==== AUSGANGSTEXT

Terranets sieht „keine Alternative zu unserer Erdgasleitung“
Katrin Flinspach, Geschäftsführerin von Terranets BW, spricht über den Zweck des geplanten Bauvorhabens und den Widerstand dagegen.
Die Süddeutsche Erdgasleitung könnte durch die Rohrbacher Weinberge führen. Bereits 2004 genehmigte das Regierungspräsidium Karlsruhe einen entsprechenden Raumkorridor. Wo genau die Leitung verlaufen würde, klärt jedoch erst ein Planfeststellungsverfahren. Foto: Rothe
Von Philipp Neumayr und Sarah Hinney
Heidelberg. Die Süddeutsche Erdgasleitung (SEL) soll künftig durch Heidelberg und seine Nachbarkommunen führen. Doch wie schon beim ersten Anlauf in den 2000er Jahren regt sich Widerstand gegen den Bau der Leitung. Katrin Flinspach ist Geschäftsführerin des Transportnetzbetreibers „Terranets BW“, der die Leitung plant und baut. Im RNZ-Interview erklärt Flinspach, wieso sie das Projekt für alternativlos hält, und warum sie optimistisch ist, Bürgerschaft und Politik doch noch davon zu überzeugen.
Frau Flinspach, Sonne, Wasser, Wind gelten als die Energien der Zukunft. Sie wollen eine Leitung zum Transport von Erdgas bauen. Warum?
Es geht um das Thema Versorgungssicherheit. Wir befinden uns in einer Übergangszeit und brauchen Erdgas als Brücke in ein komplett klimaneutrales System. Das unterstreicht auch der Koalitionsvertrag von SPD, Grünen und FDP. Vor dem Hintergrund des Kohleausstiegs bietet der Energieträger Gas die Möglichkeit, die Stromnachfrage weiterhin zu bedienen, auch wenn der Wind nicht weht und die Sonne nicht scheint. Das gilt gerade für uns im Süden des Landes. Seit Jahren verzeichnen wir eine steigende Nachfrage in unserem Netz. Es ist am Limit. Und das wird sich so fortsetzen.
Was macht Sie da so sicher?
Das zeigt uns die Bedarfsprognose unserer Kunden. Sie fließt in den nationalen Netzentwicklungsplan ein, den wir mit anderen Energienetzbetreibern alle zwei Jahre erstellen. Auf dieser Grundlage werden die erforderlichen Netzausbaumaßnahmen in ganz Deutschland definiert. Und wenn die Bundesnetzagentur diese Maßnahmen verabschiedet, sind sie von uns als Energienetzbetreiber verpflichtend so umzusetzen.
Erdgas besteht aus dem klimaschädlichen Gas Methan. Dieses wird bei der Förderung und beim Transport von Erdgas oft in großen Mengen freigesetzt. Experten sind sich inzwischen weitgehend einig, dass der Verbrauch von Erdgas deutlich sinken muss, will man die Erderwärmung auf 1,5 Grad begrenzen. Sie bezeichnen die SEL trotz alledem als „umweltfreundlich“. Wie kommen Sie darauf?

========
==== DATENEINTRÄGE

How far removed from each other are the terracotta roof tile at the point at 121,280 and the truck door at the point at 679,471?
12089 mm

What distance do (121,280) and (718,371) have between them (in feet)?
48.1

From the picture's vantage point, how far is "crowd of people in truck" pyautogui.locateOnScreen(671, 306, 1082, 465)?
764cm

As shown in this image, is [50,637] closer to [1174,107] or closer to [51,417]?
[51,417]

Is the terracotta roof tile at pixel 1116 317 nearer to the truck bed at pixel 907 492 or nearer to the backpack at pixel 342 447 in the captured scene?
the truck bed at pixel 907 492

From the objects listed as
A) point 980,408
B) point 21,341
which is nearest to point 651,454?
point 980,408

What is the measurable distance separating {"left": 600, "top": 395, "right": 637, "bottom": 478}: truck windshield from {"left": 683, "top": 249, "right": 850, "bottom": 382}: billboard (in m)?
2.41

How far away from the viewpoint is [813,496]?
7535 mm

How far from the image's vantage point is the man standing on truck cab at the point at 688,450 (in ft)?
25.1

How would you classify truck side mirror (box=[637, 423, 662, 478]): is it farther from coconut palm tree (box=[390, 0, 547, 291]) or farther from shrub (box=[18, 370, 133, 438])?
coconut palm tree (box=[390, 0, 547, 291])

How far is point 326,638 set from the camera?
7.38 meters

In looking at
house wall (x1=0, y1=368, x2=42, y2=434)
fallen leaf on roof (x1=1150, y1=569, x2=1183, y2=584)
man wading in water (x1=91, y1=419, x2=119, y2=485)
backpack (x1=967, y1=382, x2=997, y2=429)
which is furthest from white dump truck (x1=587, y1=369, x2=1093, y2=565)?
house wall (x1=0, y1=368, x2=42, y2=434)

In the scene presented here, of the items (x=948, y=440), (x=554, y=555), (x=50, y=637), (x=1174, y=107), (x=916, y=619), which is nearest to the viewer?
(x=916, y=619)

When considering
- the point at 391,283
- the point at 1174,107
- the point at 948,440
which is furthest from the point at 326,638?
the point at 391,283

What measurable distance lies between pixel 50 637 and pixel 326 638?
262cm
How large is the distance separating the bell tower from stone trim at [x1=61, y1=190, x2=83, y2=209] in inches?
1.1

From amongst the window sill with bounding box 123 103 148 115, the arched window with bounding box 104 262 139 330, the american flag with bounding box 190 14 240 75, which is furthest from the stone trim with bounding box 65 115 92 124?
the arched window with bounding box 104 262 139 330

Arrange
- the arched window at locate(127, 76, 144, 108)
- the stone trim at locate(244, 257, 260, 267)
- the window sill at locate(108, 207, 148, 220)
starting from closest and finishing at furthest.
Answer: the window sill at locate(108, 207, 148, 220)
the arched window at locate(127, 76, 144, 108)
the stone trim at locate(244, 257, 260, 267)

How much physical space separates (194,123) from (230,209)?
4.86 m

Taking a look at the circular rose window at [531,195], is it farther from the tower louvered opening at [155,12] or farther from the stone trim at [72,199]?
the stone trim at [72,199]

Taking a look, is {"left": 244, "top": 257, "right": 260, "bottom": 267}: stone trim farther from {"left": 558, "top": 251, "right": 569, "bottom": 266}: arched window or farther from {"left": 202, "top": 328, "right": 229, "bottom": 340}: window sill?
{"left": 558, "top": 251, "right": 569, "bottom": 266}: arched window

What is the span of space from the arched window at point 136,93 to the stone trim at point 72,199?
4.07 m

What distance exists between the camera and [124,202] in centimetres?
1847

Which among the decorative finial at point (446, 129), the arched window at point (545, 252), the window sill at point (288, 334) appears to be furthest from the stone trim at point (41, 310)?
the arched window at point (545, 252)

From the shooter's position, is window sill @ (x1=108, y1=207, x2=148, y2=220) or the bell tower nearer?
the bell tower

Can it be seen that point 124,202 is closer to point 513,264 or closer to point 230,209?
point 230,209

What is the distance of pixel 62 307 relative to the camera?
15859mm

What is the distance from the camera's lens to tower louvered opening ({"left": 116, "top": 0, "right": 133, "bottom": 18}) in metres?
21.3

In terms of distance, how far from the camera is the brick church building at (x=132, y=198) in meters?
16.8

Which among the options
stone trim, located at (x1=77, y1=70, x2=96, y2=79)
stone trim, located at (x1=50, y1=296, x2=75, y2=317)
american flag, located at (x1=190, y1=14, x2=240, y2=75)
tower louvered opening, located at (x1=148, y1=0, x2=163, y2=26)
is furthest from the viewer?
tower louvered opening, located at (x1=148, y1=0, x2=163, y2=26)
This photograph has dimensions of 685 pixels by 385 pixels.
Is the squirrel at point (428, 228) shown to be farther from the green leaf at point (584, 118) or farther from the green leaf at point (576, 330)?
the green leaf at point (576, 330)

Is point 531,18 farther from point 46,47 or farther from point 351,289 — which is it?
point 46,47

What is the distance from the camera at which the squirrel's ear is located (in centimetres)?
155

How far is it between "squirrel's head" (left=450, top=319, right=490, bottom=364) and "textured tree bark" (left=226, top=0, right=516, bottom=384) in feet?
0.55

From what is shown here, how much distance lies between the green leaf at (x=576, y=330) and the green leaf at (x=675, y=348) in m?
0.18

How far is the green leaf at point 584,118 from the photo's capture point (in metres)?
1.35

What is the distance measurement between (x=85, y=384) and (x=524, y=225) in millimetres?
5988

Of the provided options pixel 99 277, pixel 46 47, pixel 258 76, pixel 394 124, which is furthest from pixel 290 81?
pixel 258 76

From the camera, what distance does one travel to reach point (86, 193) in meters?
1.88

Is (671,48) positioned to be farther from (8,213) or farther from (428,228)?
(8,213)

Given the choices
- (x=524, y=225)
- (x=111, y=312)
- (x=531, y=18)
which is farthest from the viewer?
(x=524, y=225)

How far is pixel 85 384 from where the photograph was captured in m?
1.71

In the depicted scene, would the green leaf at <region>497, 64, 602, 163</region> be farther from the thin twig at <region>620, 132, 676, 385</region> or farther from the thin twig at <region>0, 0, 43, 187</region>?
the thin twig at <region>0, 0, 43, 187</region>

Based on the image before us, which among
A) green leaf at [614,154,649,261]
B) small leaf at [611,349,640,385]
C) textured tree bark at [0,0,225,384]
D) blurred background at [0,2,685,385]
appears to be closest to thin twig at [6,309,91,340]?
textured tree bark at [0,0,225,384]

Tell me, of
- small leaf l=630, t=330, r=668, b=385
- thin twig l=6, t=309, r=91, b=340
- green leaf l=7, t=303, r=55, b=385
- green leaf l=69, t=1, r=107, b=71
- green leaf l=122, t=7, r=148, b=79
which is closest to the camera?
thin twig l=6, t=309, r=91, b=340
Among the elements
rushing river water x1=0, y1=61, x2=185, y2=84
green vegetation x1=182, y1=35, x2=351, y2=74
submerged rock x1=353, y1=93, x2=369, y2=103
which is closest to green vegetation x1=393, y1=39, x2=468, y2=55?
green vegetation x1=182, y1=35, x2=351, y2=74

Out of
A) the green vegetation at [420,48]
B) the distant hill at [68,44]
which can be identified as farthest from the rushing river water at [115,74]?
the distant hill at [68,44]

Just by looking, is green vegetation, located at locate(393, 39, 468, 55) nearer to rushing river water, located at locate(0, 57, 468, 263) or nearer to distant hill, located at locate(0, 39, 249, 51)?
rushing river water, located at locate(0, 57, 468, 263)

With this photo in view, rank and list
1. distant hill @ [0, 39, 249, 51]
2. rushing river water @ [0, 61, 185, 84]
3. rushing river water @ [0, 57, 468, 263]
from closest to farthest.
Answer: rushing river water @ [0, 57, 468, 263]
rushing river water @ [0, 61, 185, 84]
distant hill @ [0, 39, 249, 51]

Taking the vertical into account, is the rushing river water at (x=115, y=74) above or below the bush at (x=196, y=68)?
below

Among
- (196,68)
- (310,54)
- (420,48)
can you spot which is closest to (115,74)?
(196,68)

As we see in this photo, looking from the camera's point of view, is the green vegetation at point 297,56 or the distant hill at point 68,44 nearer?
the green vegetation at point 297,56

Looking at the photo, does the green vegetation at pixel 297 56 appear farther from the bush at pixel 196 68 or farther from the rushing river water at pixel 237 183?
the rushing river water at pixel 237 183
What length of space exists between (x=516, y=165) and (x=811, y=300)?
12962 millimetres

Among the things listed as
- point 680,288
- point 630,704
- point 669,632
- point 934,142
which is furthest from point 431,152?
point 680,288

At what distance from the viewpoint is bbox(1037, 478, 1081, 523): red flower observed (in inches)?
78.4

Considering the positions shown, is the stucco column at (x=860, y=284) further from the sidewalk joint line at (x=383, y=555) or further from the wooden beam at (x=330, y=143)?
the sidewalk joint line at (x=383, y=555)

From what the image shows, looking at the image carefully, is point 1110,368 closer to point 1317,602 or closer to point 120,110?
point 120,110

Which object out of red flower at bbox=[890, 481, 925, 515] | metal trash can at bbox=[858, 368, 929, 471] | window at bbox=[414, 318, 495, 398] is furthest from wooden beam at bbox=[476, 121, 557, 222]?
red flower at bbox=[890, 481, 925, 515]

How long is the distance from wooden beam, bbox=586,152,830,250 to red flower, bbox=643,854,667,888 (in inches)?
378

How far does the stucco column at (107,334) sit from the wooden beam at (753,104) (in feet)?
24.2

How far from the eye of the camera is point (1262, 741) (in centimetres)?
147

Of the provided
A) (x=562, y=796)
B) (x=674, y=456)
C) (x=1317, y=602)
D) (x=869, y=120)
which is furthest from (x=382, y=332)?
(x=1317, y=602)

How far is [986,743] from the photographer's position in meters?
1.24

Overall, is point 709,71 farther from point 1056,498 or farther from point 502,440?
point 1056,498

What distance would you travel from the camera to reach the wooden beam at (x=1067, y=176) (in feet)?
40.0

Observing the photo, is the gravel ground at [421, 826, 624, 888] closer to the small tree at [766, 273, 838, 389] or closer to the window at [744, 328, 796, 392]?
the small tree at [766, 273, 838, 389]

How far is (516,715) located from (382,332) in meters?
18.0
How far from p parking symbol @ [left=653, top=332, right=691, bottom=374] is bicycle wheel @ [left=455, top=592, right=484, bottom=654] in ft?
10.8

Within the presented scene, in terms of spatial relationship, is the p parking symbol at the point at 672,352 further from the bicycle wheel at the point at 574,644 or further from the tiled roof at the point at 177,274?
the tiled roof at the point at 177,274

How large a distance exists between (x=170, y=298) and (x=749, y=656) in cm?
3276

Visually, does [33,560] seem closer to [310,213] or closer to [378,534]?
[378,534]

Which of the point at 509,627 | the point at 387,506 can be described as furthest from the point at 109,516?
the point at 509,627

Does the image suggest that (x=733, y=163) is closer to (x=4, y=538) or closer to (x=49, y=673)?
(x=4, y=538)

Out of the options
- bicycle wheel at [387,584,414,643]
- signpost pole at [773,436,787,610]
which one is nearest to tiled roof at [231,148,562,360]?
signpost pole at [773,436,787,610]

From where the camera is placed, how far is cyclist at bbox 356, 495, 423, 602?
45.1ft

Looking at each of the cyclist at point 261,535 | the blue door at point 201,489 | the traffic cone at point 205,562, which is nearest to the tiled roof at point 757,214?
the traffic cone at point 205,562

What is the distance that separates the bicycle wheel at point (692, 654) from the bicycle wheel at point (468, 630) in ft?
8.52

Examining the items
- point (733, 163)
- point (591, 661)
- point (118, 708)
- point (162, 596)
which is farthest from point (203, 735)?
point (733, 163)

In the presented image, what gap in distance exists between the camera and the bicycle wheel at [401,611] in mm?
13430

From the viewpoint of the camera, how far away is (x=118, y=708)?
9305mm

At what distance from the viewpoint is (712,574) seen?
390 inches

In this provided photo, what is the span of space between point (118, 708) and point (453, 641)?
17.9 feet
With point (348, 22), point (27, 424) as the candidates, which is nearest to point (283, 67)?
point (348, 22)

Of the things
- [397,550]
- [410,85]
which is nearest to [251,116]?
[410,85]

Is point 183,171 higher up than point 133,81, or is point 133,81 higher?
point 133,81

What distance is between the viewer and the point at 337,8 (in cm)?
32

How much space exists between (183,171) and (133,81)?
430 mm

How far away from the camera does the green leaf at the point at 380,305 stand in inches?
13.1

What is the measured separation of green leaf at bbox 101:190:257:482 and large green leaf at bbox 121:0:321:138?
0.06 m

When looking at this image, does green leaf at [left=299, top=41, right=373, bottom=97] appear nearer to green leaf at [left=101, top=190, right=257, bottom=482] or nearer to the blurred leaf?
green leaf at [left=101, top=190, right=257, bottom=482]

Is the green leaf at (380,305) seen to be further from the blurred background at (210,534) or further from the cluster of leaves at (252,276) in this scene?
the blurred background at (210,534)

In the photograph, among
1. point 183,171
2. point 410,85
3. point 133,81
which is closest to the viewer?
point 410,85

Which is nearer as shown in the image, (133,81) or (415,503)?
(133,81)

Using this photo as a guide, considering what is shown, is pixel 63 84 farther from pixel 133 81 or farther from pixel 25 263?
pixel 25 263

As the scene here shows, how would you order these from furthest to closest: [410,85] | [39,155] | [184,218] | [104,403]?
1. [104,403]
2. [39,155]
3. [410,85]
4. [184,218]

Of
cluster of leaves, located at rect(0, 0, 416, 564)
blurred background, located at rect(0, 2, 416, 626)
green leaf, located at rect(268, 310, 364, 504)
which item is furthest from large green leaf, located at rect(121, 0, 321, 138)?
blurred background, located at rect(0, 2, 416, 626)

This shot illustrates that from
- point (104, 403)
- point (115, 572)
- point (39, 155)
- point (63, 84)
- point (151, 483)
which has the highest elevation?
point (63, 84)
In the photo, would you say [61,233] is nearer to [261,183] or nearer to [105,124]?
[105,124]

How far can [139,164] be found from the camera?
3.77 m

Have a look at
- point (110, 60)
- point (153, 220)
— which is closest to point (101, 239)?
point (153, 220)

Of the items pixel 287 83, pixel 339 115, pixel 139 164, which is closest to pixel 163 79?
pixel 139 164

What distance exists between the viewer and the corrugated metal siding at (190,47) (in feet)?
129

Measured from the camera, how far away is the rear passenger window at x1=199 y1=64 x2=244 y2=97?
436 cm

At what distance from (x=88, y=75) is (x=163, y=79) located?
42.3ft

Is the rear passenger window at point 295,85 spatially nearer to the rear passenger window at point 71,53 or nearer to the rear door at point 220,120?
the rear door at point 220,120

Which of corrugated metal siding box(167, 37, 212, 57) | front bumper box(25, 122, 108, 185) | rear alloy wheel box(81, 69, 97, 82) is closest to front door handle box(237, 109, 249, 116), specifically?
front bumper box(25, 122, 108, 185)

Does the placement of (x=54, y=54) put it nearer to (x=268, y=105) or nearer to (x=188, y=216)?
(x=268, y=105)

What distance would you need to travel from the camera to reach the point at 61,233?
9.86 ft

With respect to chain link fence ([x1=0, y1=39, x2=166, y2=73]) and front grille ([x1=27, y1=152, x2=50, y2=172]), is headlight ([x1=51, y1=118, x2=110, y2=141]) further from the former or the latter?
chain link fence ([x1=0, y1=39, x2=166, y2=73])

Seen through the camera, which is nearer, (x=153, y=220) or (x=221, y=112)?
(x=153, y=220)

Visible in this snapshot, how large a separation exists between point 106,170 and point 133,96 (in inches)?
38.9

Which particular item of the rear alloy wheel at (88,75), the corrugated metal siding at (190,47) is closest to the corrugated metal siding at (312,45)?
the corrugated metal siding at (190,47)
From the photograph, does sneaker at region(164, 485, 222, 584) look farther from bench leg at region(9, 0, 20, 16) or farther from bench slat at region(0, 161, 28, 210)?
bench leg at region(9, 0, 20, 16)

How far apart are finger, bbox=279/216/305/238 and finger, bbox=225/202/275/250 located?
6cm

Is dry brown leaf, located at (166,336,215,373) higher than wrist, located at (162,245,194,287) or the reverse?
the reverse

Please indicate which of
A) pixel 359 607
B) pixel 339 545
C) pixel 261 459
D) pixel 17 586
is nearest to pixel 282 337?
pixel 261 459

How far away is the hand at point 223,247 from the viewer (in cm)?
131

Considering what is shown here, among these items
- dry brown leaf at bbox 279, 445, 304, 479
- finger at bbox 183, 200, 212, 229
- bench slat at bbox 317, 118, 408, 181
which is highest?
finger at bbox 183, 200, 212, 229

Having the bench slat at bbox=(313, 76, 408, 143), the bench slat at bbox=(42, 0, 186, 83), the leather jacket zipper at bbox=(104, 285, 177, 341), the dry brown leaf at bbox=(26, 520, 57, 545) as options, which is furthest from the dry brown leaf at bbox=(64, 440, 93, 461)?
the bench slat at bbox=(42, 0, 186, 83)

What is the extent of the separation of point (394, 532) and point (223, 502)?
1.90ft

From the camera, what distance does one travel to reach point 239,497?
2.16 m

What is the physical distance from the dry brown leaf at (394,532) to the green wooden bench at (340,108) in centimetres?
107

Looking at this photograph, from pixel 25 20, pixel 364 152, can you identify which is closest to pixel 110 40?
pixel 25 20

========

ERFORDERLICHE ARBEITEN —
(A) Übertragen Sie aus dem Interview zur Erdgasleitung wortgetreu den Abschnitt, der mit den Worten "Frau Flinspach, Sonne, Wasser, Wind" einsetzt und mit "sich so fortsetzen." schließt.
(B) Führen Sie alle Parteien auf, deren Koalitionsvertrag im Interview zur Erdgasleitung genannt wird.

SCHRIFTLICHE ANTWORTEN —
(A)
Frau Flinspach, Sonne, Wasser, Wind gelten als die Energien der Zukunft. Sie wollen eine Leitung zum Transport von Erdgas bauen. Warum?
Es geht um das Thema Versorgungssicherheit. Wir befinden uns in einer Übergangszeit und brauchen Erdgas als Brücke in ein komplett klimaneutrales System. Das unterstreicht auch der Koalitionsvertrag von SPD, Grünen und FDP. Vor dem Hintergrund des Kohleausstiegs bietet der Energieträger Gas die Möglichkeit, die Stromnachfrage weiterhin zu bedienen, auch wenn der Wind nicht weht und die Sonne nicht scheint. Das gilt gerade für uns im Süden des Landes. Seit Jahren verzeichnen wir eine steigende Nachfrage in unserem Netz. Es ist am Limit. Und das wird sich so fortsetzen.

(B) SPD, Grüne, FDP